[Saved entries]
____________________
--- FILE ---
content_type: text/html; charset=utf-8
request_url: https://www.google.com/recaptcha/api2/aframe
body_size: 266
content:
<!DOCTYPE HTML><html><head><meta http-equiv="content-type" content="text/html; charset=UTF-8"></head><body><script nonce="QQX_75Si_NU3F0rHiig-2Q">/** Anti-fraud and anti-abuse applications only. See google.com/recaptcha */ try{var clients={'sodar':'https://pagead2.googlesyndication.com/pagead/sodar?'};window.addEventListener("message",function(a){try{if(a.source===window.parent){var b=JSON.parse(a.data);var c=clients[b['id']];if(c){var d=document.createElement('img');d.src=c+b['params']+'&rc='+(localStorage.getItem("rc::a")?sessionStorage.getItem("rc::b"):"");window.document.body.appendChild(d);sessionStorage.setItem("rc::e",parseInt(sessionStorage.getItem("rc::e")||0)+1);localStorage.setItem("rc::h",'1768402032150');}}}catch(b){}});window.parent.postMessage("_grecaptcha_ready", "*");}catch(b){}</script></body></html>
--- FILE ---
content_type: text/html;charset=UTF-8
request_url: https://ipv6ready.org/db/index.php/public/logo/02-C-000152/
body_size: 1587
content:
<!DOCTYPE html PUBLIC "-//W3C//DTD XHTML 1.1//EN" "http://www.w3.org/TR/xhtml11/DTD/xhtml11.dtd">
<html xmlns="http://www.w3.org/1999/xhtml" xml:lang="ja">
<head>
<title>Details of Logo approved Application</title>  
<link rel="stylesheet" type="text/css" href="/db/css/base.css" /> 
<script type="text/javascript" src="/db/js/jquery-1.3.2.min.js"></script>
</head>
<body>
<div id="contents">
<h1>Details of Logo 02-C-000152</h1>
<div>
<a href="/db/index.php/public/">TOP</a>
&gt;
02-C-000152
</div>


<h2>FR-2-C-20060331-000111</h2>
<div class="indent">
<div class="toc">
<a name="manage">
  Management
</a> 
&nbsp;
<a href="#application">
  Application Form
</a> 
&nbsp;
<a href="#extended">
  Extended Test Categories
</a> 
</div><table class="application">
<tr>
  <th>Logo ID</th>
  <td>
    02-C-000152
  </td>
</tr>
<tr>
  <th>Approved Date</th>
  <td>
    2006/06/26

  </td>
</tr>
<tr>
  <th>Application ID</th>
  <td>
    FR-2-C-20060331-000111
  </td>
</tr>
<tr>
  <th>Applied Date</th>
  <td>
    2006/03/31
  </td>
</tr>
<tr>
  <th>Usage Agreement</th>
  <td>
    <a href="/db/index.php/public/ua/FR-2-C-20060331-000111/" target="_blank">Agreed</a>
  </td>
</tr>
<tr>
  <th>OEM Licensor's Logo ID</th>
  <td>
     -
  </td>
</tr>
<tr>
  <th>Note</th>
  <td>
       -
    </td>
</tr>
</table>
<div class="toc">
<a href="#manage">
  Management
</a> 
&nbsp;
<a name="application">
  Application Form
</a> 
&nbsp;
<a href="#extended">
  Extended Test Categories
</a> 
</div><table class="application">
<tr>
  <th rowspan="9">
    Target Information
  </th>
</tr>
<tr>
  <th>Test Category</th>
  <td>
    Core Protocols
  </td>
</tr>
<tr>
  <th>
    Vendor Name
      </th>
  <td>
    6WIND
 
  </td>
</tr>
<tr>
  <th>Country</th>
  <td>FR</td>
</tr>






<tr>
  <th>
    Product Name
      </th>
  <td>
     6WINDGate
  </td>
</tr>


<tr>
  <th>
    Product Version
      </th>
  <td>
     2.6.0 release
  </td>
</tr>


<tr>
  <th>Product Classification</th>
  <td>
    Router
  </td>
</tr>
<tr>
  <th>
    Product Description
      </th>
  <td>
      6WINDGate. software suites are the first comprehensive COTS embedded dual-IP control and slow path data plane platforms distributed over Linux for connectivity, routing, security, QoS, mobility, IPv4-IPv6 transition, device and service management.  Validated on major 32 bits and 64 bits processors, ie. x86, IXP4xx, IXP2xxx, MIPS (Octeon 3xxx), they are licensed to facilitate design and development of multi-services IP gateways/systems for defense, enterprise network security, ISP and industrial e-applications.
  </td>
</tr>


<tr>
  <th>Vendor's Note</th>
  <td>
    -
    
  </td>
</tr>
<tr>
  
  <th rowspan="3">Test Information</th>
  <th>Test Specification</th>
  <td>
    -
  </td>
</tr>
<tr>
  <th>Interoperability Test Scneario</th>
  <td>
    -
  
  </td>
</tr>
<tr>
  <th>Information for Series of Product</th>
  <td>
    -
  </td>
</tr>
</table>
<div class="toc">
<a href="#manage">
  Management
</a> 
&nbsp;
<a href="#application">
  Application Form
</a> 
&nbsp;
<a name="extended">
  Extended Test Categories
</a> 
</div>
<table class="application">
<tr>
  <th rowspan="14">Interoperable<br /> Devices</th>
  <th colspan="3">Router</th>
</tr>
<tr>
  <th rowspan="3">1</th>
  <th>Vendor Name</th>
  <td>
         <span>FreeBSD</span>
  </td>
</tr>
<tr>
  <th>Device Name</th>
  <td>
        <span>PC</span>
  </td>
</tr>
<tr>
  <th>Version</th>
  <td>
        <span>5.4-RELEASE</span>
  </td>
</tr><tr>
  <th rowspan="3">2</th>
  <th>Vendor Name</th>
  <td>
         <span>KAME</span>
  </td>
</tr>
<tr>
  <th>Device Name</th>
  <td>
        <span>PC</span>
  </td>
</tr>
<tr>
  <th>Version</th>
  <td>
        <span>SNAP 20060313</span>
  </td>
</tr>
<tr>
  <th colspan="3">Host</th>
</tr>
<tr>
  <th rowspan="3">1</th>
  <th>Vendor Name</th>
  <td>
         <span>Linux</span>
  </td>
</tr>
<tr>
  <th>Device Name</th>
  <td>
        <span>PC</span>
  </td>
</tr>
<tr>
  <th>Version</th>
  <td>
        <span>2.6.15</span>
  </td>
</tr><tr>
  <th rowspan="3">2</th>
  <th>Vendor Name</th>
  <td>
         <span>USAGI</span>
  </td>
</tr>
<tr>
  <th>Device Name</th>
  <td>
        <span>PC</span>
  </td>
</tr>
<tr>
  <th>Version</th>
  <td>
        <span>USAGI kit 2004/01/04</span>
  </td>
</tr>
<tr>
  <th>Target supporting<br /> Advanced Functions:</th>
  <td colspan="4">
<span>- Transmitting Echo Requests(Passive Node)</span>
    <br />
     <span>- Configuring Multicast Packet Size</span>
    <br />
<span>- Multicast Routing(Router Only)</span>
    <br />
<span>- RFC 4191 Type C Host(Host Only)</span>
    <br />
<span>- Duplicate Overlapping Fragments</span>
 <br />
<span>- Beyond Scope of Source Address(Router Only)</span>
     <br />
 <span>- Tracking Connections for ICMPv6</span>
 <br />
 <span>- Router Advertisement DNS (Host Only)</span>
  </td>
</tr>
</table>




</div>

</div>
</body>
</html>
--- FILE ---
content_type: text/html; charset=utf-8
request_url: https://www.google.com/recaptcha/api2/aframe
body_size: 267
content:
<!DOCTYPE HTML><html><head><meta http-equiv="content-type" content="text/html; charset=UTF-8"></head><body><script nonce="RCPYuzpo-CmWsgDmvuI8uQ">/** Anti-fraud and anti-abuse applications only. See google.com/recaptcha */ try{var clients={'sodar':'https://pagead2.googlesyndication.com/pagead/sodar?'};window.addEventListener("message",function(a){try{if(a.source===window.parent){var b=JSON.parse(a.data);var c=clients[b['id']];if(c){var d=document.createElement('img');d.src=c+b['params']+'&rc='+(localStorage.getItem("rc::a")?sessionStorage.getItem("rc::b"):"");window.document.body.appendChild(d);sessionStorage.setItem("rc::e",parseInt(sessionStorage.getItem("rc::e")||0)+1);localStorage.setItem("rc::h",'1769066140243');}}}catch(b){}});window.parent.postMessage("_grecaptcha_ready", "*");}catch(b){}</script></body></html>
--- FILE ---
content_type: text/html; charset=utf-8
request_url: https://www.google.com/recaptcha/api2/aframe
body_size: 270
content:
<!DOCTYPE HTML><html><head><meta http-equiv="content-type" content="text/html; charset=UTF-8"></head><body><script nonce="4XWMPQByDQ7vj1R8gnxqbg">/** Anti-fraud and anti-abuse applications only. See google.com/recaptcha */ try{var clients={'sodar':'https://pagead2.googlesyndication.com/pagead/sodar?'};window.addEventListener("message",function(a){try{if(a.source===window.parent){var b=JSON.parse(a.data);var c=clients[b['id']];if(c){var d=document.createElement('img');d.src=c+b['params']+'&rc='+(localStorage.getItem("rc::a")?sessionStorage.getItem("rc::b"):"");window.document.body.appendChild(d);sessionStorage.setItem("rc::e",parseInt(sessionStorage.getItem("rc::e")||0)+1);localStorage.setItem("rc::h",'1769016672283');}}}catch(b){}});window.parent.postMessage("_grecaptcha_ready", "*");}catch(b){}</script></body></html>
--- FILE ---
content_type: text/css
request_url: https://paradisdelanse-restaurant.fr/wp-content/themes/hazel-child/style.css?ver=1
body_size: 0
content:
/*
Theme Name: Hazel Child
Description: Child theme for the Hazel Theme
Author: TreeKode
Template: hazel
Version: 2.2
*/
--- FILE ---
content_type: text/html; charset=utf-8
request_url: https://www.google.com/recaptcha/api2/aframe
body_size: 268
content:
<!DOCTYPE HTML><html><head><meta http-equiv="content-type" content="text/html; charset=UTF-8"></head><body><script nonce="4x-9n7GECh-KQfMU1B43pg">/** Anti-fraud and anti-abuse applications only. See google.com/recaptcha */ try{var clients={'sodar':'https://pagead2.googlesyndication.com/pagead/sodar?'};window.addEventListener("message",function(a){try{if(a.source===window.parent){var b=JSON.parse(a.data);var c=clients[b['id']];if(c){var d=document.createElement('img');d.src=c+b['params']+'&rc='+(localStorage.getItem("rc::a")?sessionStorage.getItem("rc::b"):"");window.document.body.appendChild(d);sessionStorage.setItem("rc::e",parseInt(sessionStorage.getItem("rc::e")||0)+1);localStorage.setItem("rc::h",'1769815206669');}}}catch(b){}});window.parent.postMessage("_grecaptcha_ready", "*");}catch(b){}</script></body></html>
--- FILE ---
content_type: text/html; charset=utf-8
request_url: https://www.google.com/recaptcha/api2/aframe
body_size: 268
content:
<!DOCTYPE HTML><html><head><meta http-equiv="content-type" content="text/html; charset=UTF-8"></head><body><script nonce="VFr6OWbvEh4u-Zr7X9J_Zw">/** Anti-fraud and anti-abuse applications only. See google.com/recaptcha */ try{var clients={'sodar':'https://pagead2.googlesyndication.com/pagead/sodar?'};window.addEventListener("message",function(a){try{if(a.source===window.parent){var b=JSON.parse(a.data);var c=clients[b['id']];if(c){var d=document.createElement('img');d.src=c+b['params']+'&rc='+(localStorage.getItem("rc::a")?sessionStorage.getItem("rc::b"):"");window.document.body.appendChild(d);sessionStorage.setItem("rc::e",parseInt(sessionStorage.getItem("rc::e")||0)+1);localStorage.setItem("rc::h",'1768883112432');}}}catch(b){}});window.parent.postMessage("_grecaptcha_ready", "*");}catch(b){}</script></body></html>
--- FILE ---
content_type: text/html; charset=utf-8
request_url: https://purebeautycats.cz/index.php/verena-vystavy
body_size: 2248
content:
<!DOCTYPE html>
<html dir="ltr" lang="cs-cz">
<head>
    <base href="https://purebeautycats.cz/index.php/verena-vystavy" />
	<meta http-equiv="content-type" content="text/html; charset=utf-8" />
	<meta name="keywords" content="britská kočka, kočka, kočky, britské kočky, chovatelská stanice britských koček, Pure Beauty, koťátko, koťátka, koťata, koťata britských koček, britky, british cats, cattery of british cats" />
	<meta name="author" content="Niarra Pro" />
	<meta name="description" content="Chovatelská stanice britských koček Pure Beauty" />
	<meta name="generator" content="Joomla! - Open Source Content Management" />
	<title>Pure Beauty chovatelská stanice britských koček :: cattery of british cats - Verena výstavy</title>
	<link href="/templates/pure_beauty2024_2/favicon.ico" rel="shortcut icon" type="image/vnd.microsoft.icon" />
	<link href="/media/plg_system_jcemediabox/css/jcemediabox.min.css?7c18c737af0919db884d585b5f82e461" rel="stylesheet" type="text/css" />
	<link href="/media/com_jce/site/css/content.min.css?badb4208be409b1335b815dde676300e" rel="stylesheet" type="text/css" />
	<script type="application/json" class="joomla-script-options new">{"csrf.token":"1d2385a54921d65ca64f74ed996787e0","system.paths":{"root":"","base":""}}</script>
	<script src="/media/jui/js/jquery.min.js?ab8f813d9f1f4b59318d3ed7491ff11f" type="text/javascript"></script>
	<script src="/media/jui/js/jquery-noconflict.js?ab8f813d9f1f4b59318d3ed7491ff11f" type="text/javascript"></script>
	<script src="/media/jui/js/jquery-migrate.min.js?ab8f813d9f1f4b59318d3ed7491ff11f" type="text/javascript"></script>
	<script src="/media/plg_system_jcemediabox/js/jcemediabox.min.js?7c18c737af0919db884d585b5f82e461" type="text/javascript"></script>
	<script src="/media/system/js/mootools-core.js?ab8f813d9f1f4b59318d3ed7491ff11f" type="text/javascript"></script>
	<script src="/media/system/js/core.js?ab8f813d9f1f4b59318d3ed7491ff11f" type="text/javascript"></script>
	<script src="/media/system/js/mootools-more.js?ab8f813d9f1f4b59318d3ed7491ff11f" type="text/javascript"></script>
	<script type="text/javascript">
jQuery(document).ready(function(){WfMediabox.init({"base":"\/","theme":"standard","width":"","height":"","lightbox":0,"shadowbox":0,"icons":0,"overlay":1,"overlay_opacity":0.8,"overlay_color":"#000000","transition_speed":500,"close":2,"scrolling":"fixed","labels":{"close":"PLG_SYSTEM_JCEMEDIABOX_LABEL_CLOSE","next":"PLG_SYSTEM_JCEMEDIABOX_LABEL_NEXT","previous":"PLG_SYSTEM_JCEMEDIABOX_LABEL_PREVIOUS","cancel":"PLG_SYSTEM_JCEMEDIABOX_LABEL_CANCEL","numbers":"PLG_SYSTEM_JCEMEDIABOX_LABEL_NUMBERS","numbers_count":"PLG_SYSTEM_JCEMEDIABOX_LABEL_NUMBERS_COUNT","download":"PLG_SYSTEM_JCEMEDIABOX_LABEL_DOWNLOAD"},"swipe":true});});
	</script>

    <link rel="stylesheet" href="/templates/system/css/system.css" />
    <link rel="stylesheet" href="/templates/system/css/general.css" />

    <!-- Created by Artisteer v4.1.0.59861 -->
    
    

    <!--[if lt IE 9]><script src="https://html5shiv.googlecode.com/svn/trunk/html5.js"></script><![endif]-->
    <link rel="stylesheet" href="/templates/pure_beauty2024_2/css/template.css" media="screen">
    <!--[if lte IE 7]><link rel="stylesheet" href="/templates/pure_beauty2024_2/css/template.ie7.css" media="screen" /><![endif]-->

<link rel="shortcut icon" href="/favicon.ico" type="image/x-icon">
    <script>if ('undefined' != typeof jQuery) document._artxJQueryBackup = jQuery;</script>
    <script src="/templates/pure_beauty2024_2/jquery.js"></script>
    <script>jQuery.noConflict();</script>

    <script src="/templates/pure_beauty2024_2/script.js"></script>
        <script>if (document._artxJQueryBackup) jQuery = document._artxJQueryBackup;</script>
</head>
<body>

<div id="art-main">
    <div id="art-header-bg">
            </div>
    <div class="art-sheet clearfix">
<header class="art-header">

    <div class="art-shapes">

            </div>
____________________
WORK TASK = Each line in the data that holds the string "shortcut" should be found and copied.

RESULT BELOW =
	<link href="/templates/pure_beauty2024_2/favicon.ico" rel="shortcut icon" type="image/vnd.microsoft.icon" />
<link rel="shortcut icon" href="/favicon.ico" type="image/x-icon">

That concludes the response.